Last updated: Sat 26 Oct 2019, 10:54 AM

British police investigating the discovery of 39 bodies in a truck said they had arrested three more people, as a security source in Hanoi said some of the victims could be Vietnamese.
The horrific case has shocked Britain and turned the spotlight onto the dangers of human trafficking.
Police initially believed the victims were all Chinese nationals, but said on Friday that the "picture may change" on identification.
A Vietnamese man told AFP he feared his sister, 26-year-old Pham Thi Tra My, was among the dead and said she had sent a heart-wrenching message to their mother before her death.
My left Vietnam on October 3 en route to the United Kingdom and Pham Manh Cuong said their mother received a text message from her just hours before the truck was found in Britain.

"I'm sorry Mom. My path to abroad doesn't succeed. Mom, I love you so much! I'm dying bcoz I can't breathe," she said in the message shared by the Vietnam-based Human Rights Space.
Her brother confirmed to AFP the text message was authentic.
Essex deputy chief constable Pippa Mills said police would not be "speculating" on the nationalities of the victims, calling it a "developing picture".
In total, eight women and 31 men were found dead in the refrigeration trailer on Wednesday.
After detaining the truck driver at the scene - a 25-year-old man from Northern Ireland - on suspicion of murder, Essex police confirmed three additional arrests on Friday.

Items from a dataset

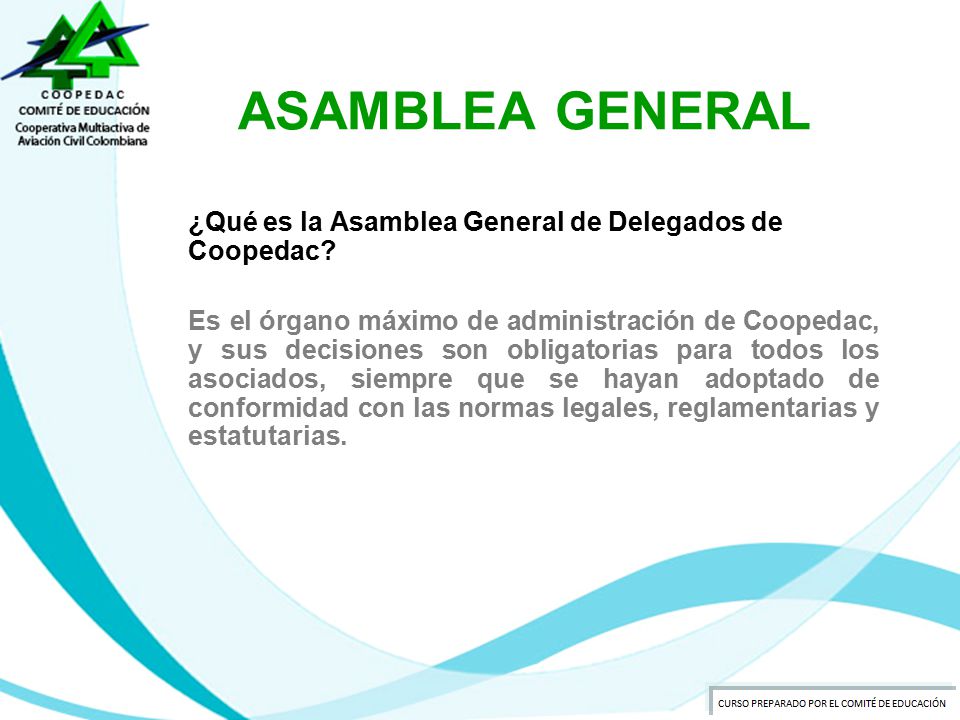 COOPEDAC
COMITÉ DE EDUCACIÓN
Cooperativa Multiactiva de Aviación Civil Colombiana

ASAMBLEA GENERAL

¿Qué es la Asamblea General de Delegados de Coopedac?

Es el órgano máximo de administración de Coopedac, y sus decisiones son obligatorias para todos los asociados, siempre que se hayan adoptado de conformidad con las normas legales, reglamentarias y estatutarias.

CURSO PREPARADO POR EL COMITÉ DE EDUCACIÓN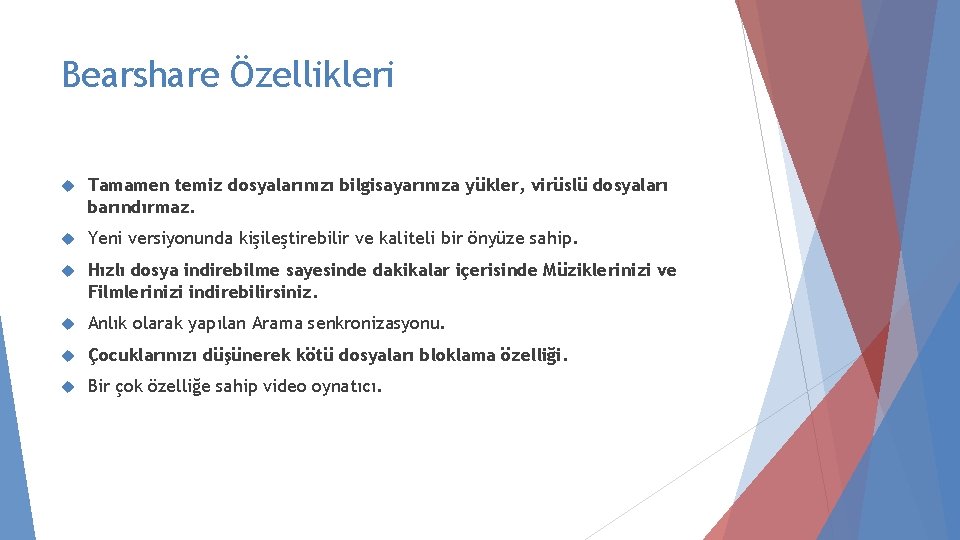 Bearshare Özellikleri

Tamamen temiz dosyalarınızı bilgisayarınıza yükler, virüslü dosyaları barındırmaz.

Yeni versiyonunda kişileştirebilir ve kaliteli bir önyüze sahip.

Hızlı dosya indirebilme sayesinde dakikalar içerisinde Müziklerinizi ve Filmlerinizi indirebilirsiniz.

Anlık olarak yapılan Arama senkronizasyonu.

Çocuklarınızı düşünerek kötü dosyaları bloklama özelliği.

Bir çok özelliğe sahip video oynatıcı.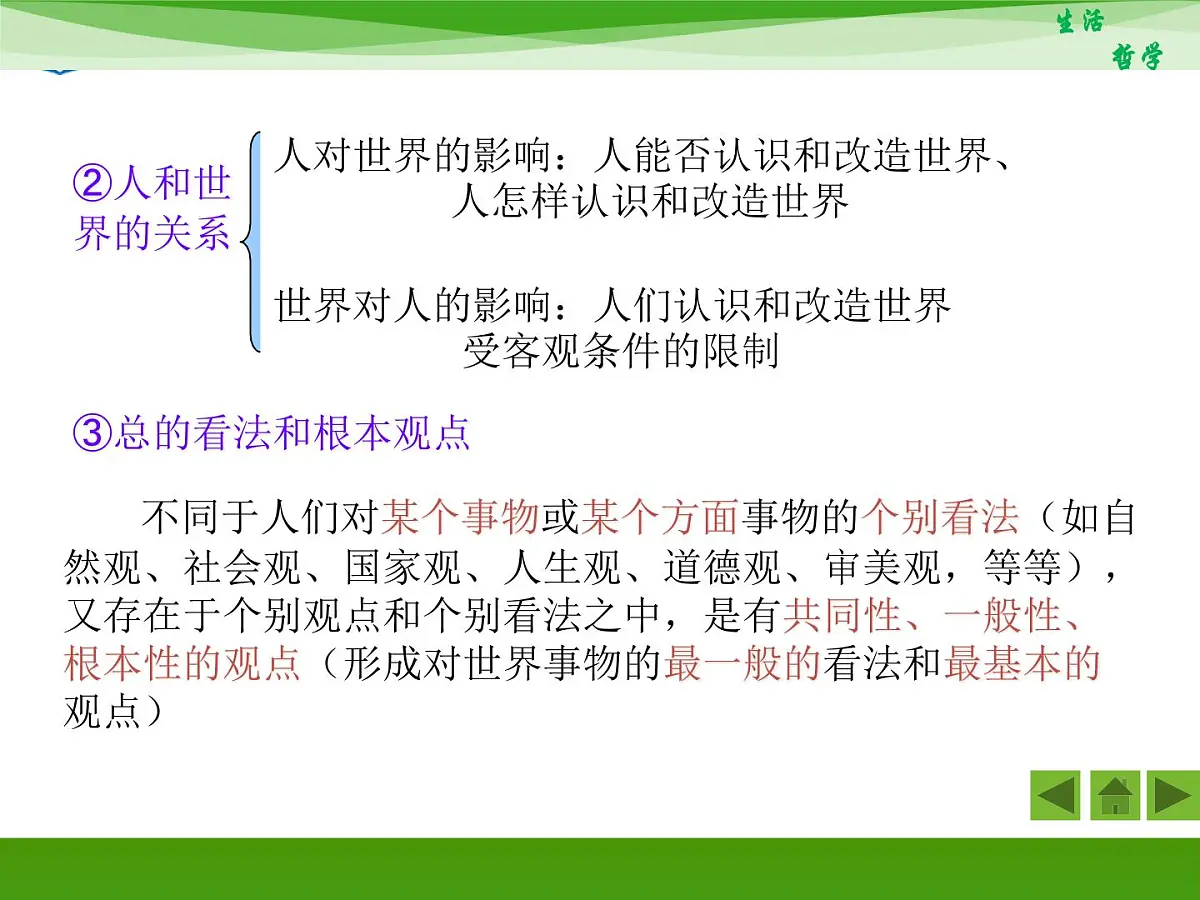 生活
哲学

②人和世界的关系

人对世界的影响：人能否认识和改造世界、人怎样认识和改造世界

世界对人的影响：人们认识和改造世界受客观条件的限制

③总的看法和根本观点

不同于人们对某个事物或某个方面事物的个别看法（如自然观、社会观、国家观、人生观、道德观、审美观，等等），又存在于个别观点和个别看法之中，是有共同性、一般性、根本性的观点（形成对世界事物的最一般的看法和最基本的观点）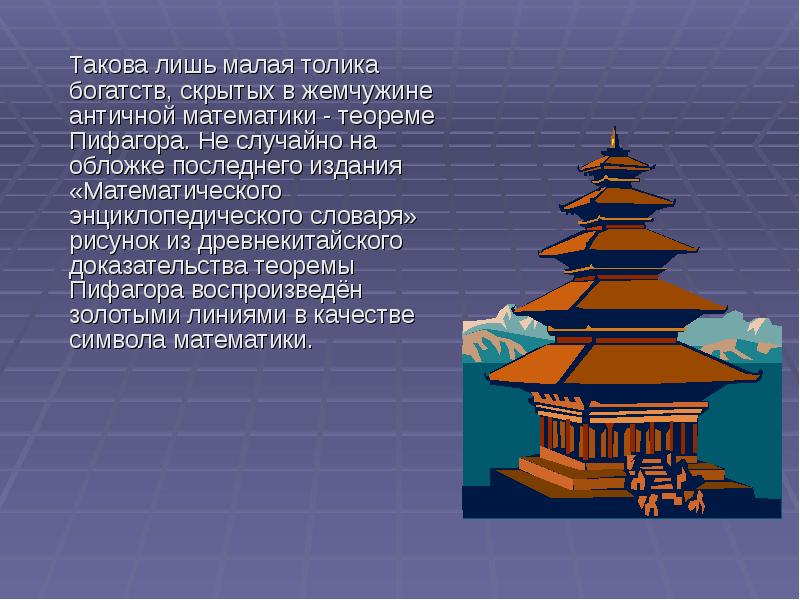 Такова лишь малая толика богатств, скрытых в жемчужине античной математики - теореме Пифагора. Не случайно на обложке последнего издания «Математического энциклопедического словаря» рисунок из древнекитайского доказательства теоремы Пифагора воспроизведён золотыми линиями в качестве символа математики.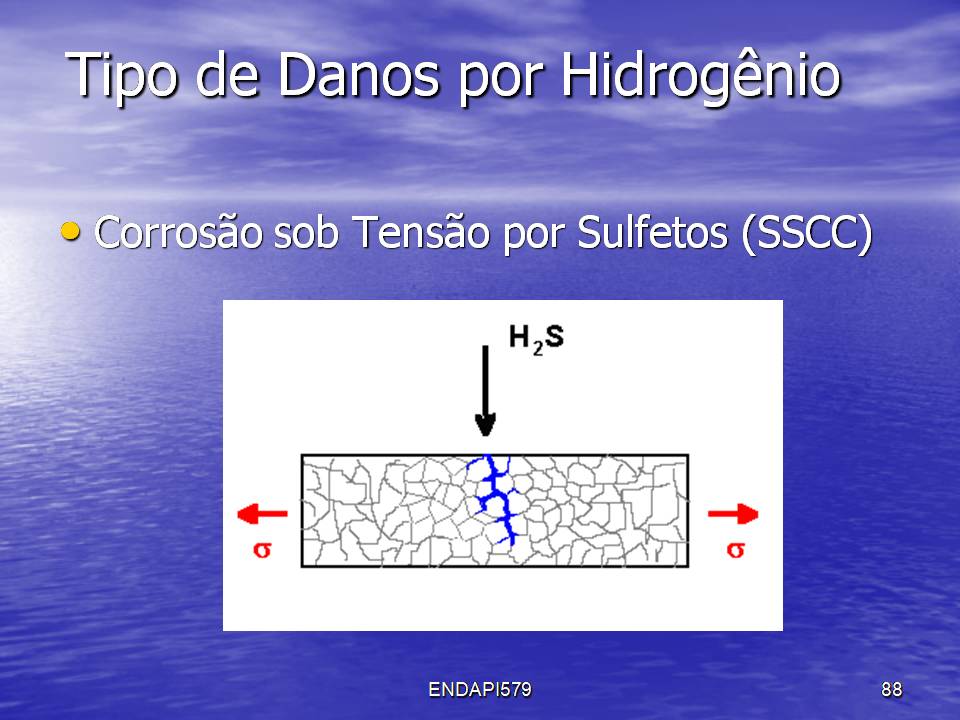 Tipo de Danos por Hidrogênio

• Corrosão sob Tensão por Sulfetos (SSCC)

$H_2S$

$\sigma$

$\sigma$

ENDAPI579

88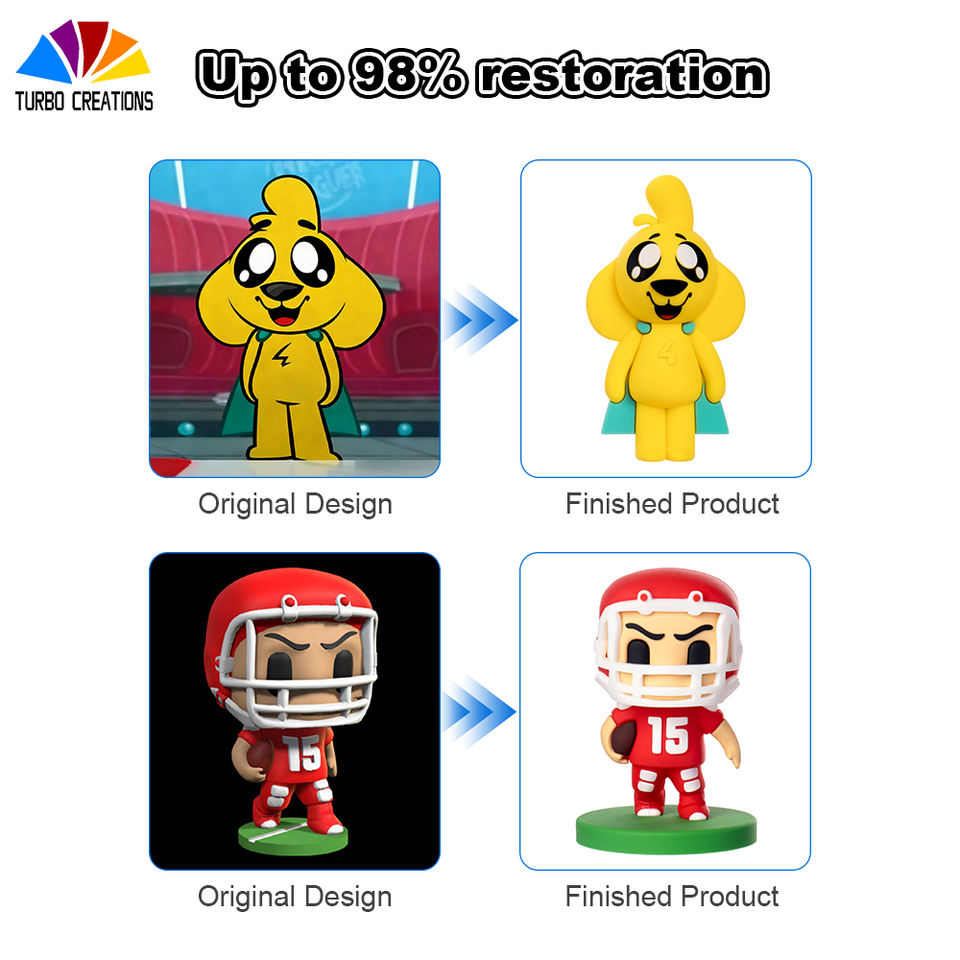 TURBO CREATIONS

Up to 98% restoration

Original Design

Finished Product

15

15

Original Design

Finished Product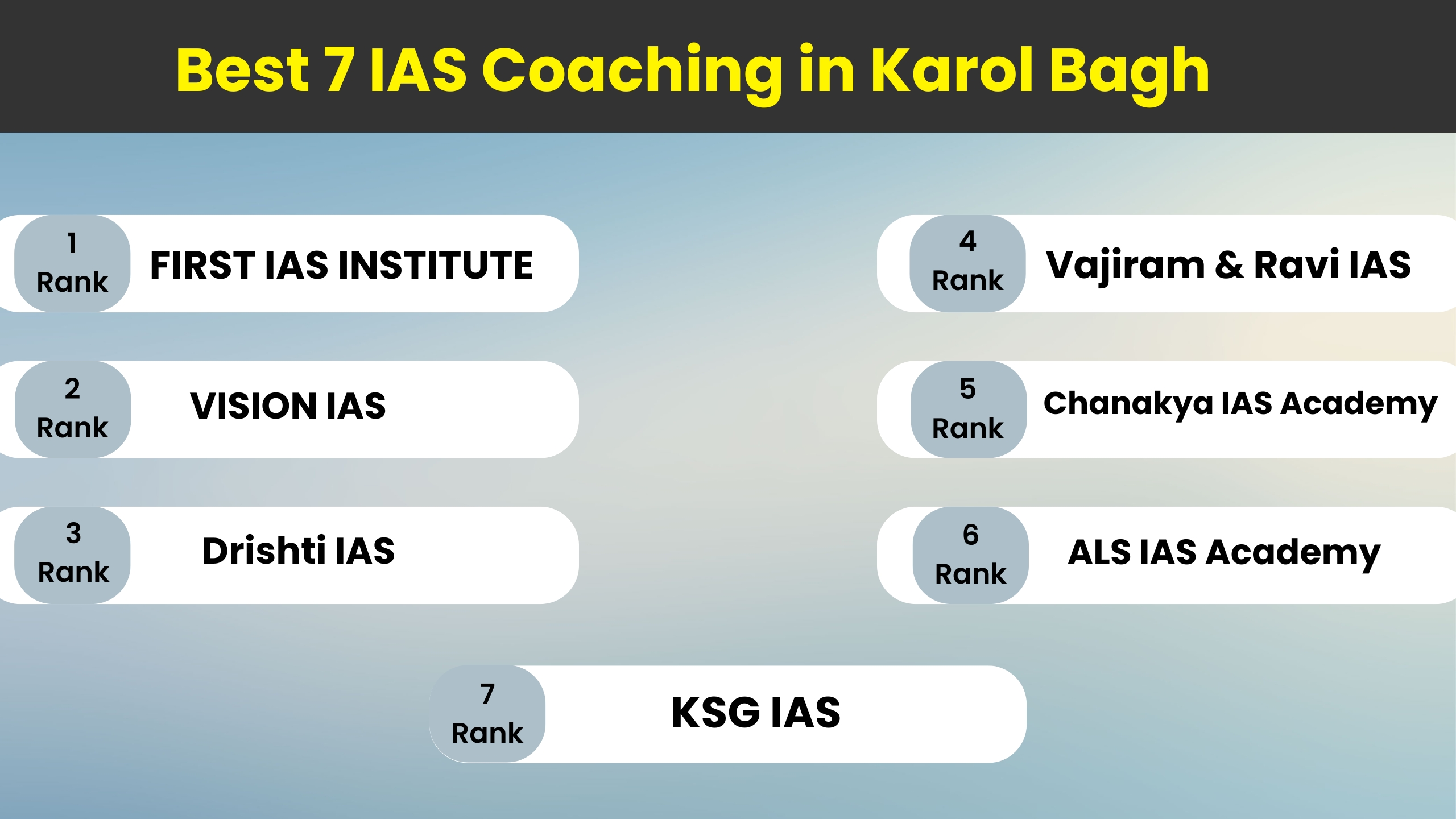 Best 7 IAS Coaching in Karol Bagh

1
Rank
FIRST IAS INSTITUTE

2
Rank
VISION IAS

3
Rank
Drishti IAS

4
Rank
Vajiram & Ravi IAS

5
Rank
Chanakya IAS Academy

6
Rank
ALS IAS Academy

7
Rank
KSG IAS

* **Work task**
Please continue the news report about the 39 bodies found in a truck, picking up right after its final sentence.

* **Reply to the exercise**
A man and a woman, both aged 38 and from Warrington in northwest England, "have been arrested on suspicion of conspiracy to traffic people and on suspicion of 39 counts of manslaughter", the force said.
It later announced that a 48-year-old man from Northern Ireland had been arrested at London's Stansted Airport on suspicion of conspiracy to traffic people and manslaughter.
The first autopsies were to take place Friday as investigators attempt to establish how they died before the work begins on trying to identify the victims.
The police investigation is Britain's largest murder probe since the 2005 London suicide bombings.
 Ambulances were called to a parked-up truck in an industrial zone in Grays, east of London, early Wednesday but the people inside were all already dead.
The truck had arrived at nearby Purfleet on the River Thames estuary on a ferry from the Belgian port of Zeebrugge just over an hour before ambulance crews called the police at 1:40am.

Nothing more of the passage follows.